A poet living in the very act of writing, of picking herself up just as she is falling. I can't tell you how many times I have heard writers complain about how writing drains them when, as Dot Porter knew only too well, it should in fact do the very opposite, for

You can't preserve love
behind foggy windows.

Often when I read American ex-pat, Linda Gregg, I think of Dorothy Porter back in her Crete days of the early 90's, so tender with love, and I can almost sniff the light dancing on that almost interstellar blue of the Mediterranean, but Gregg always manages to break the spell because beneath it all dwells something intent on pulling her down, on harvesting her flesh, her womanhood (by which I, as a man, cogitate freedom). Dorothy Porter's poetic spirit, on the other hand, shouldered up to the breeze and laughed with the ripples and spat in the face of the necromancer casting a shadow over her towel.
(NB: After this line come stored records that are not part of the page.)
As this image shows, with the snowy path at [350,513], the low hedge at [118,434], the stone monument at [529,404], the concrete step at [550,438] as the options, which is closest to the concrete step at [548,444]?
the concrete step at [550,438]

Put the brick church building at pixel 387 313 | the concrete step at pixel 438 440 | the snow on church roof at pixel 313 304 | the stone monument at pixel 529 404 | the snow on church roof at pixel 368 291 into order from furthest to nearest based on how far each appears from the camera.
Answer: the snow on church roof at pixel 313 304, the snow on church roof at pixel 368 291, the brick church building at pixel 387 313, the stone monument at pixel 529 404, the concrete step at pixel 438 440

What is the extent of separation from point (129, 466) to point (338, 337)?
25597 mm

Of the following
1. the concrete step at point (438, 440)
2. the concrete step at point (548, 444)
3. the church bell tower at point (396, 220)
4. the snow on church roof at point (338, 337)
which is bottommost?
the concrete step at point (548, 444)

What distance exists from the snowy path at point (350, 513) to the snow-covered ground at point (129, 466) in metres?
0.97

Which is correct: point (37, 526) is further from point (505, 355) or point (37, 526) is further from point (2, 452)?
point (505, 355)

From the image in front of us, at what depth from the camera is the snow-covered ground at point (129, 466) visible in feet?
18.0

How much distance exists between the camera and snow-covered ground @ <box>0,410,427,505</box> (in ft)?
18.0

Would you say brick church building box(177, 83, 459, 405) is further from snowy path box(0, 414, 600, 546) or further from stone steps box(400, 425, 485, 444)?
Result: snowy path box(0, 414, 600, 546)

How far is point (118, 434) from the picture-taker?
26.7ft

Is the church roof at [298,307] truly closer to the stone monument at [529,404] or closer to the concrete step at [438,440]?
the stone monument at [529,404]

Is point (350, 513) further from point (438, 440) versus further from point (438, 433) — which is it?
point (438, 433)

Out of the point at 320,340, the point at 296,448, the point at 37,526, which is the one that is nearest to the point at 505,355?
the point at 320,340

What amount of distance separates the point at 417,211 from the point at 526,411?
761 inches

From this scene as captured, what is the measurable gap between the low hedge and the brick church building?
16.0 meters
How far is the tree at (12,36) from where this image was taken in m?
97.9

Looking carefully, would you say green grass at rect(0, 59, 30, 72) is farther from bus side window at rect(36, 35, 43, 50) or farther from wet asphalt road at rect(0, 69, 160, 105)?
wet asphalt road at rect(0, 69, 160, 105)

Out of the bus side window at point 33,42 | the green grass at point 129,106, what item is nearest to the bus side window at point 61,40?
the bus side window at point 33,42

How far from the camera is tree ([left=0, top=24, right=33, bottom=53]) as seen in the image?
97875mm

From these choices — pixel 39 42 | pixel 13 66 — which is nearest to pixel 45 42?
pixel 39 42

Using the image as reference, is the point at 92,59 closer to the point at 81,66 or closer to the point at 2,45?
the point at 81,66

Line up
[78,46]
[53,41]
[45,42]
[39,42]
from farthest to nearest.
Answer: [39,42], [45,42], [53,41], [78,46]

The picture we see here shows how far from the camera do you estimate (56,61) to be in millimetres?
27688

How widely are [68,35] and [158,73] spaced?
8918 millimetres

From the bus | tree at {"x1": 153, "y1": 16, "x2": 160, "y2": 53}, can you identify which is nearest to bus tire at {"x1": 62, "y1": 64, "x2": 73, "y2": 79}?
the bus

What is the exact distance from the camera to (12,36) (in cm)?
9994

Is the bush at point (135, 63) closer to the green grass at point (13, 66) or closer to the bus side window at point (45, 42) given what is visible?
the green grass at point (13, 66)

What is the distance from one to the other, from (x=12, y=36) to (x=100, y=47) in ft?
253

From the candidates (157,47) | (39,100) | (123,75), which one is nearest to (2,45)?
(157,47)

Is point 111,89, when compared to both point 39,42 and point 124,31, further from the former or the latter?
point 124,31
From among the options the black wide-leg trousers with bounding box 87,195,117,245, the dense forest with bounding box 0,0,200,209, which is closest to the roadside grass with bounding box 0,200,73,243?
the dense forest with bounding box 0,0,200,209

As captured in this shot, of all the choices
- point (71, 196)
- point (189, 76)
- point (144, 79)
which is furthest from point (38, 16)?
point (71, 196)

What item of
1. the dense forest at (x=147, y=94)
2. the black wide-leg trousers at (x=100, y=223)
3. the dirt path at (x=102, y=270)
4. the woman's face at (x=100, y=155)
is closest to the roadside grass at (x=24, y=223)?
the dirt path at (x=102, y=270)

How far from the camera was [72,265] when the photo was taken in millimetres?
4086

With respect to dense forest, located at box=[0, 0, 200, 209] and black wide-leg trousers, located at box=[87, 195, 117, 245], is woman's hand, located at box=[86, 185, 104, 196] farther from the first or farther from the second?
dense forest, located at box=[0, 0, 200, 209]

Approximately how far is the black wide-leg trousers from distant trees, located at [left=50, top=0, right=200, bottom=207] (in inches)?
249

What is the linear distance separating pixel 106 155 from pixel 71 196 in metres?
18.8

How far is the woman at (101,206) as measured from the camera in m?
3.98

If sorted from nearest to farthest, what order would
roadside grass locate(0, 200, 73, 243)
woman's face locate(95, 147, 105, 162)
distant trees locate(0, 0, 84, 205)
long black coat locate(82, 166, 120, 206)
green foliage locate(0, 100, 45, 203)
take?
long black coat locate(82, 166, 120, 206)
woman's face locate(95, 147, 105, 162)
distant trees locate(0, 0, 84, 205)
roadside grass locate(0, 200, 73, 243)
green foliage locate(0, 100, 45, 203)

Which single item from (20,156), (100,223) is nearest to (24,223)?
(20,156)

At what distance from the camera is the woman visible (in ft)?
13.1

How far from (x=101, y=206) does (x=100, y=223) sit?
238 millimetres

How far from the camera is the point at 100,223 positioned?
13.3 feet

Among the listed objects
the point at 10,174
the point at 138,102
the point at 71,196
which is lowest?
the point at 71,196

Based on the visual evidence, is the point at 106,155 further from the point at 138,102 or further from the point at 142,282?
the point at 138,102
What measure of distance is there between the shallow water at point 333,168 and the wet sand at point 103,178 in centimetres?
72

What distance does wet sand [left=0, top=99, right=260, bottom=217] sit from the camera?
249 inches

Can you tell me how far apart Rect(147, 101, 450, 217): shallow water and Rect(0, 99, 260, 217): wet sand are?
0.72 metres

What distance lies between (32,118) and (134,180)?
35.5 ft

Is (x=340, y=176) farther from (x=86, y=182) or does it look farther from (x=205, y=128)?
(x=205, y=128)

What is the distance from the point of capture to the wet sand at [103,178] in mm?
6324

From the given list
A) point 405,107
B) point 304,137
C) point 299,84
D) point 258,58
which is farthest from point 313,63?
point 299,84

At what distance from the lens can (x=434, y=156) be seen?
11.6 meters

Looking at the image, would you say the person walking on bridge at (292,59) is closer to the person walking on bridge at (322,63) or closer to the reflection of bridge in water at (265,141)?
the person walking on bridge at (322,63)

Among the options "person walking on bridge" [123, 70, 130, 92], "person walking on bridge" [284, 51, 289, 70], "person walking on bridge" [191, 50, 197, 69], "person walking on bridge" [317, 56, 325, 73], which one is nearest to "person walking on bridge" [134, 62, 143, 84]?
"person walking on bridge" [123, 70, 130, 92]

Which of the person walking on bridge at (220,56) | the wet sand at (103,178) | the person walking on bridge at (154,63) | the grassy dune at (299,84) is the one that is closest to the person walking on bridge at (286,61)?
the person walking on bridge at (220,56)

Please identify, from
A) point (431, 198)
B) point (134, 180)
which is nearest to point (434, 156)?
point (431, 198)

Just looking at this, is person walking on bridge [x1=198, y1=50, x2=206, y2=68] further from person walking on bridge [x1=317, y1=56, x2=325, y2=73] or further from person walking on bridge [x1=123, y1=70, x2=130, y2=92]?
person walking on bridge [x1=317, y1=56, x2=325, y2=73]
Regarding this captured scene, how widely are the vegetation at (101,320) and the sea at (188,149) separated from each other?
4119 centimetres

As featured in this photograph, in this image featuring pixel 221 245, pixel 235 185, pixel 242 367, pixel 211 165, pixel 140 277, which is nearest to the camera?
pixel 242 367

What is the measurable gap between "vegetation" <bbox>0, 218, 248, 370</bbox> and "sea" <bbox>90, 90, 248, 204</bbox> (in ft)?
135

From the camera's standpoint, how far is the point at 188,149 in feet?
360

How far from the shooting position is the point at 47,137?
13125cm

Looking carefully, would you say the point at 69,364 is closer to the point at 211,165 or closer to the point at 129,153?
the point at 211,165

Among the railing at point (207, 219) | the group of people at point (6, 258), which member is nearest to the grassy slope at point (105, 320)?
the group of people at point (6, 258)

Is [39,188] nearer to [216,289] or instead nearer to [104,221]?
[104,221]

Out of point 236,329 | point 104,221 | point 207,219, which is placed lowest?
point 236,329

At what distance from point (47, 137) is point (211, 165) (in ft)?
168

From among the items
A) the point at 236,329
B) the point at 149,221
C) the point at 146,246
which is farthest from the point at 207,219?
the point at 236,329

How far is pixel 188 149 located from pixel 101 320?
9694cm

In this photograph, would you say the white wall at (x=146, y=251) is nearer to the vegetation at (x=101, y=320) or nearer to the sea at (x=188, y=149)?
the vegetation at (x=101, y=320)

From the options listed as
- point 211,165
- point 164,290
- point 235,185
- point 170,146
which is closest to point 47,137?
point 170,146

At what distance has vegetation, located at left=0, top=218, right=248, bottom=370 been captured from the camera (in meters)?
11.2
She could not help herself, for she was mad with life, or at least the poet in her was. Beauty was everywhere in her dusky, wide-set eyes, and in this an early trill in her parting song, we have the imprimatur of Dot Porter's distinct brand of living ( dare I say a very Australian brand of living?)

I can't shake
that ghost-town pub
whistling empty-bottled
through its black windows,
and its strangled verandahs
creaking with a terrifying
ancient thirst
under a two-storey coat
of bristling blackberry.


Is it taunting me
with the dancing skeleton
tune
of my own life's mystery
struggling for rhythm
and lyrics?


I hold in my hand
the greedy, bleeding
pen
that has always
gorged itself.


The bliss-mouthed
gluttony miracle -
that stained Keats
grape-purple
that had cynical Byron
reeling on the ceiling -
when the plump berries
sing
and your pen slashes ahead
like a pain-hungry prince
hacking through
the bramble's dragon teeth
to the heart's most longed-for
comatose, but ardently ready
princess.


- "Blackberries" (from The Bee Hut)


Well, I imagine you can sleep easy princess. Your legacy is safe.





  

Monday, September 21, 2009

From the outside looking in







I am beholden to my daemons to presage this article by stating for the record that I am usually wrong.
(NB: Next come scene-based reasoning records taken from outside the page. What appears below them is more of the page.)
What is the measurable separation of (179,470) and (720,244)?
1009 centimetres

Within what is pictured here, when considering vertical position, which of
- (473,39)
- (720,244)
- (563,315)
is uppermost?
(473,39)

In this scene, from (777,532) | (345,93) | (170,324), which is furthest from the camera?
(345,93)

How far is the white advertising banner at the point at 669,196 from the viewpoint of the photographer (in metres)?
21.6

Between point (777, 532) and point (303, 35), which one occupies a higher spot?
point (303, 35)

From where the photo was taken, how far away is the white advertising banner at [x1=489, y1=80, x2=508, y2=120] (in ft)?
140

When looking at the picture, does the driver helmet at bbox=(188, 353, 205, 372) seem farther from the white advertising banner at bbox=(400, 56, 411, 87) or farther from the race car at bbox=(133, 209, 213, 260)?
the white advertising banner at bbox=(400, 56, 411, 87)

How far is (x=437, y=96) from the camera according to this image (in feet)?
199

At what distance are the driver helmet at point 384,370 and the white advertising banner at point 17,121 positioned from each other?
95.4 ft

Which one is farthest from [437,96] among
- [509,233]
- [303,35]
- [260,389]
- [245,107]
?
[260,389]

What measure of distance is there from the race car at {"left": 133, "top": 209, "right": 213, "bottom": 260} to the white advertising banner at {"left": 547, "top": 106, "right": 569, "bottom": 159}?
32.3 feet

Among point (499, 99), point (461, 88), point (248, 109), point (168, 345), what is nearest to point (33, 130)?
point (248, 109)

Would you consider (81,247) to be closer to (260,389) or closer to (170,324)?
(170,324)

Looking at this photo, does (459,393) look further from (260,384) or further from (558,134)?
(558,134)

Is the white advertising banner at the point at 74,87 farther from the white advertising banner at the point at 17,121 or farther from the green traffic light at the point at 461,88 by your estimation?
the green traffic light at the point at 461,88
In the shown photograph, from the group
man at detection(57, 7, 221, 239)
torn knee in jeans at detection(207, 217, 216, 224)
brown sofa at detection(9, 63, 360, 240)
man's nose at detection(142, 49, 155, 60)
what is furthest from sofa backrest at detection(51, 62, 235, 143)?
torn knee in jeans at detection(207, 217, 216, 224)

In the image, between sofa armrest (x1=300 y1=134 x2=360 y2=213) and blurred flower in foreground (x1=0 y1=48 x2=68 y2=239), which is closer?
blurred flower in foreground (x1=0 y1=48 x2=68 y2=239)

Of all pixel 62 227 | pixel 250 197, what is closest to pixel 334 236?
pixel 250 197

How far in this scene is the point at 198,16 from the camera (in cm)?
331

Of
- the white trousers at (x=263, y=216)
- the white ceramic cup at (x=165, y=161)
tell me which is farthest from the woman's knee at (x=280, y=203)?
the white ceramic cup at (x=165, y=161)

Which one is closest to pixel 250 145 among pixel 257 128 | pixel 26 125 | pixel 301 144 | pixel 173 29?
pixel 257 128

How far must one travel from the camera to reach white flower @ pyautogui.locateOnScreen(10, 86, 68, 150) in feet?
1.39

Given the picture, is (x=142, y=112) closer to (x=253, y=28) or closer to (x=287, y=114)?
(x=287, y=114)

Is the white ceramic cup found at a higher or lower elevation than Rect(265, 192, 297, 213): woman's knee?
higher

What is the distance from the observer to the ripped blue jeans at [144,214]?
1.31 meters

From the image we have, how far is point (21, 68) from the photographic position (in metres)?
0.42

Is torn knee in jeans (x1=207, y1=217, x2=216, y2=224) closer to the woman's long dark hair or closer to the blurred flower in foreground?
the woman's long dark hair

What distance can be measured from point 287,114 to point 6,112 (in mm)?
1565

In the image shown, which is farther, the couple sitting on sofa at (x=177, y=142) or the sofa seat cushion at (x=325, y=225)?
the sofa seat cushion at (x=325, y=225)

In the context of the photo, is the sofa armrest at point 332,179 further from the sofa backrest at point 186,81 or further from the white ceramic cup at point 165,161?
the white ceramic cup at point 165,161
Considering the state of law reform in this country, and the moral turpitude of many of this country's self-appointed stewards, it surprises me little that Bob Ellis has finally decided to sue the playwright Louis Nowra over his June 2009 article (one could hardly call it a review), Making a case for the unexamined life. 


Though the article caused quite a stir at the time, the whole thing passed me by largely due to the fact that I only read The Australian if trapped in a lift, and anyway Bob Ellis holds little interest for me either as a man or a writer.

As far as I can make out, however, Louis Nowra has a problem in regards to the article in question, and that problem is that he opens with the seed of a slowly flowering contradiction. The only time Bob Ellis has impinged on my life, his fateful article begins, was when I was in a solicitor's office.

Not the most musical of openings, but I won't quibble over syntax here. What is important is that Nowra goes on to relate how Bob Ellis did not in fact impinge on him personally in said office, but rather via the sage words of said solicitor, who found it pertinent to remind Nowra that Ellis had shifted the goalposts for publishers in Australia after passing off a piece of lewd gossip as salacious fact and landing his publishers in court. Nowra's solicitor was cautioning him against making the same mistake with his own book. Even though the stories were true, he said they would have to go unless I could back them up factually.

Thus by this simple device, the reader is led to believe that Nowra is somewhat of a disinterested observer in the one-man circus that is Bob Ellis, the Aussie auteur.





Perhaps Nowra should have listened more closely to his solicitor, for later in the same piece he relates how  he and Ellis in fact played in the same cricket team.

Given Ellis's occasional misadventures with the facts, I was interested to read about something of which I had a first-hand knowledge (good to see that grammar improving, Louis). He says he played for a Sydney suburban cricket team called the Metros for more than 10 years from the late 70s. During the same period I played in the same team for three years and I only saw him turn up once (my emphasis).

I was going to quote more of this passage, but I fear doing so may land me in the same hot water as Louis Nowra.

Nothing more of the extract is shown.